Questions to answer
a: Do these statements agree with the TAPE text? For each, answer yes or no and quote the words of the text that decide it. (i) The TAPE model was trained for 100 epochs using the ADAMW optimizer. (ii) At inference time, the model runs at 40 frames per second. (iii) The baselines were trained using the official repositories of each project.
b: Can you proceed with the TAPE text, picking up right after its final sentence?

Exercise text
[Start of section]
Overview of the SWIN-UNet architecture used in TAPE.
Overview of the SWIN-UNet architecture used in TAPE.

The architecture uses skip connections to add the output from the encoder to the processed images, forcing the network to learn a prior for each frame.

The paper states:

‘[By] having the processed features attend themselves, we intuitively make each region of the input frames look at similar parts of the other frames. This is particularly useful due to the time-varying nature of the artifacts, as a highly degraded portion of one frame may be less damaged in one of the neighboring ones.

‘However, if a given region is severely degraded in all the input frames, some details will be permanently lost. For this reason, we propose employing clean reference frames that do not belong to the window of the input frames.’

At this point, the SWIN-UNet Transformer cannot help any further, since the reference frames are not contiguous temporally, and cannot be re-inserted into the video clip in their current state and configuration. Therefore the authors have devised a novel Multi-Reference Spatial Feature Fusion Block (MRSFF) module, which uses multi-head shifted window cross-attention and attention pooling to align the output back into a workable context – an approach inspired by SWIN 2D Transformer blocks.

Two successive MRSFF blocks, where the term 'LN' means 'layer normalization'.
Two successive MRSFF blocks, where the term 'LN' means 'layer normalization'.

Data and Tests

The TAPE model was trained on the aforementioned synthetic dataset for 100 epochs (complete passes over the data) under the ADAMW optimizer, with a learning rate of 2e-5. During training, 128px2 patches were randomly cropped out of the source images to aide generalization, and the model was trained with a weighted sum of the Charbonnier loss, and with perceptual loss functions from the DeePSiM class, among others.

During testing, additionally, the output was cropped to 512px2, a common size for training.  

The model took a formidable two days to train, even on a NVIDIA A100 with 40GB of VRAM, and ultimately runs at 15FPS at inference time.

The six baselines used were Memory-Augmented Non-Local Attention for Video Super-Resolution (MANA); Multi-Scale Memory-Based Video Deblurring (MemDeblur); BasicVSR++; Video Restoration Transformer (VRT, aka RVRT); Recurrent Transformer Network (RTN); and the prior method co-authored by some of the authors of the current paper (signaled as ‘Agnolucci et al.’).

All the baselines were trained on the aforementioned synthetic dataset, using the official repositories of each project.

Evaluation metrics used were Peak Signal-to-Noise Ratio (PSNR); Structural Similarity Index (SSIM); Learned Perceptual Image Patch Similarity (LPIPS); and the Netflix loss function Video Multimethod Assessment Fusion (VMAF).

Left to right, results for the synthetic and real world datasets in quantitative tests.
Left to right, results for the synthetic and real world datasets in quantitative tests.
[End of section]
Supplied data
[Start of section]
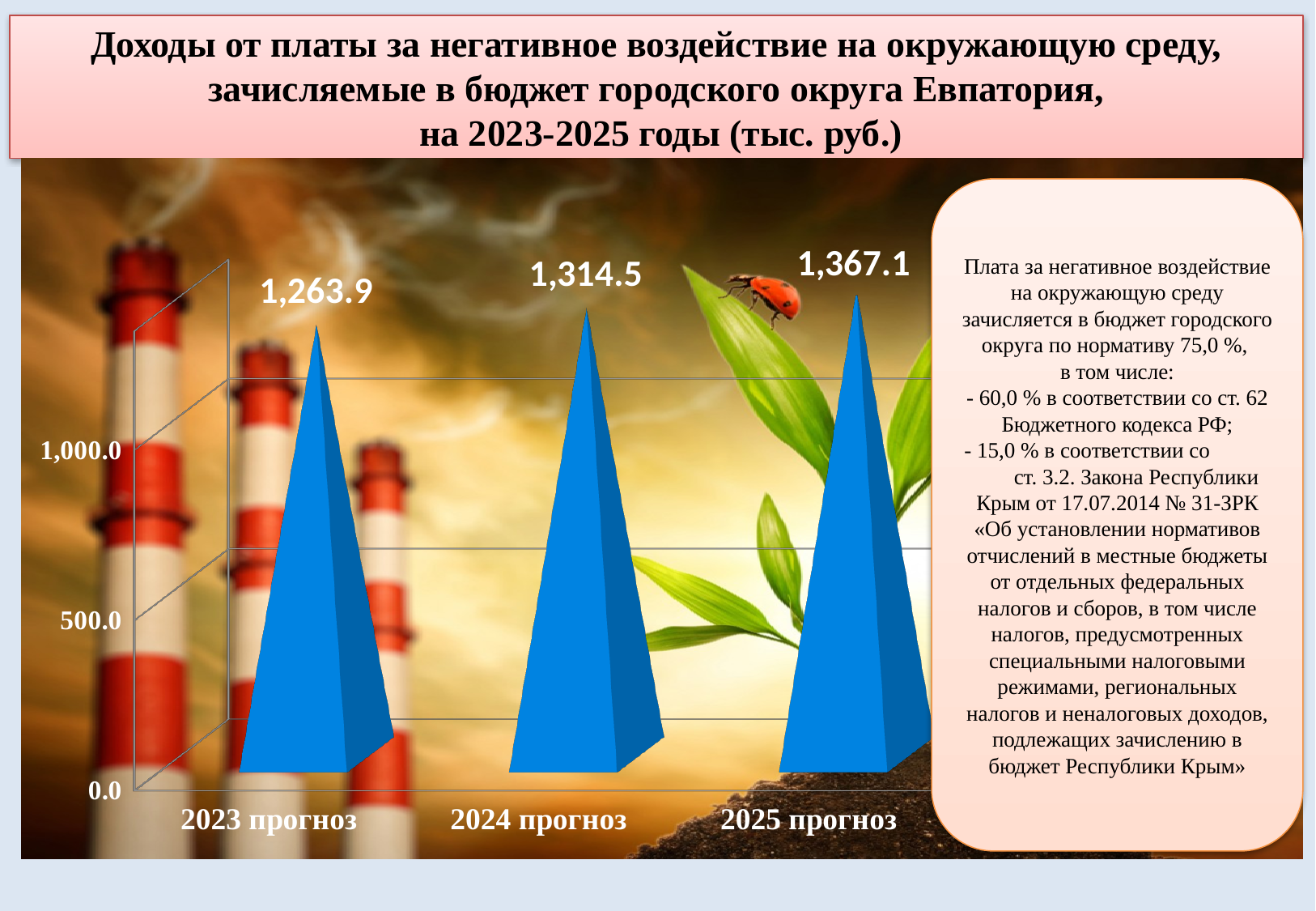
What is the value for 2024 прогноз? 1,314.5 How many categories are shown on the x axis? 3 Which year has the highest value? 2025 прогноз Is the value for 2023 прогноз greater or less than 1,000.0? greater Do the values rise or fall from 2023 прогноз to 2025 прогноз? rise What kind of chart is shown on the slide? bar chart What is the difference between the values for 2024 прогноз and 2023 прогноз? 50.6 What is the difference between the values for 2025 прогноз and 2023 прогноз? 103.2 What is the value for 2023 прогноз? 1,263.9 What is the value for 2025 прогноз? 1,367.1 Which year has the lowest value? 2023 прогноз Which is larger, the value for 2024 прогноз or 2025 прогноз? 2025 прогноз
[End of section]
Answers to the exercise
a:
(i) Yes: "The TAPE model was trained on the aforementioned synthetic dataset for 100 epochs (complete passes over the data) under the ADAMW optimizer"
(ii) No: "ultimately runs at 15FPS at inference time"
(iii) Yes: "All the baselines were trained on the aforementioned synthetic dataset, using the official repositories of each project."

b:
Regarding quantitative results on the synthetic data (left, in image above), TAPE considerably outperforms all rival baselines, on all metrics. Regarding this, the authors state:

‘[In] particular, LPIPS shows that our method produces results that are more perceptually accurate than the other techniques, while VMAF proves that our restored videos are more temporally consistent and with less motion jitter. Furthermore, we observe that [BasicVSR++] and [RVRT] perform poorly, even though they represent the state of the art in standard video restoration.

‘We attribute this result to the use of optical flow for frame alignment, which is detrimental for analog videos, as the degradation is so severe that it completely disrupts the temporal consistency. This outcome further shows the difference between standard and analog video restoration.’

For the real world dataset, TAPE outperforms all rivals on CONTRIQUE, but is bested by MANA on BRISQUE and NIQE. However, the authors attribute this to the way, they observe, that MANA introduces artifacts which are not pleasing or accurate, but which are sharp, and therefore may be interpreted as having re-introduced salient detail.

Examples of the way that MANA may be boosting its scores in inauthentic ways, by adding detail that achieves a good score, but does not qualitatively improve the image.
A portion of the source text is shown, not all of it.